Everyone is different - but I can assure you for my DD1, twenty (even 50) is required before she really gets a concept so well she can do it without thinking.

If the school desire her to work through 30 multiplication problems, for example, and she's packing an attitude about only wanting to do 5 and no more - there will be conflict. Perhaps the solution is to encourage her to think about it as a speed contest. If it is in fact very easy for her, and she knows it all, she might find she enjoys finishing first (with all answers correct) to prove how well she understands the concept.

HTH

juniper9 Fri 19-Jul-13 17:13:34

Do the problems get progressively harder?
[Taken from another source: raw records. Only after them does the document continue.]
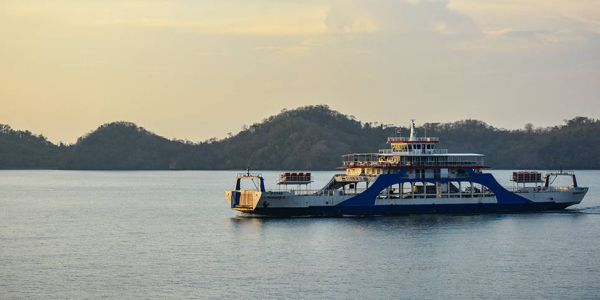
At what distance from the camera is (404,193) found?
8669 cm

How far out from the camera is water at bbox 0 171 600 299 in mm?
53562

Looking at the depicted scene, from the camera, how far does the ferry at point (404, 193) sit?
83.0 m

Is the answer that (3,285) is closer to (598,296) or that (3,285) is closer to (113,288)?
(113,288)

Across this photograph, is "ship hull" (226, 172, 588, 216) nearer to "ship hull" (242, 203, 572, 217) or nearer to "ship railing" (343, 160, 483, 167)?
"ship hull" (242, 203, 572, 217)

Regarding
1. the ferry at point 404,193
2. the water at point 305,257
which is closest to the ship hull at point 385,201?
the ferry at point 404,193

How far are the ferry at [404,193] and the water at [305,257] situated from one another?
1.23m

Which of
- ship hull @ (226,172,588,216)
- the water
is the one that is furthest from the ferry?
the water

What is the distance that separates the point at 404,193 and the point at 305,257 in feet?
79.7

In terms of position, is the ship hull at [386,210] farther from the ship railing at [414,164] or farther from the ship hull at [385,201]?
the ship railing at [414,164]

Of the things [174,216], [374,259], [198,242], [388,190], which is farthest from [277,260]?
[174,216]

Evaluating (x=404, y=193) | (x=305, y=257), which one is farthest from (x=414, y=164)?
(x=305, y=257)

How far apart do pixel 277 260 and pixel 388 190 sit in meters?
24.6

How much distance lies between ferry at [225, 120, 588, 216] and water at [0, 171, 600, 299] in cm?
123

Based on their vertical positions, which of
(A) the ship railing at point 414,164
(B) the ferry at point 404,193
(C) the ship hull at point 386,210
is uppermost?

If I were to set my top table a sheet of problems, then I'd expect my most able to be able to do more as the first 4 or so questions would be 2a questions, then moving onto 3c etc.

As a teacher you must know it's annoying to have bright children who don't apply themselves and do as little as they can get away with. Regardless of what the books are showing, do you feel your child deserves this title?

trinity0097 Fri 19-Jul-13 17:32:17

For something to become ingrained in memory a child needs to over learn the method, otherwise you find that they can just do it that time and haven't truely learnt the method long term.

Lonecatwithkitten Fri 19-Jul-13 22:05:44

I'm not a primary teacher, but do coach adults who have to use Maths in their studies.
I was lucky I was good at Maths with an A at A-level and through out school had teachers who made me do many, many problems. Maths is largely about practice again and again so you develop brain muscle memory of how to work out problems. I would see what the teacher is doing is building blocks for this and it is definately what my DD who is gifted in maths experiences (she is a level 5 in year 4).
So how does this translate to adults using maths in the work place people who have practiced the maths multiple times will be able to perform a drug calculation and have a gut feel as to whether the answer is right or not those who have not are never really certain.
I set my apprentices pages and pages of maths problems which are actually quite simple so that the calculations just become second nature.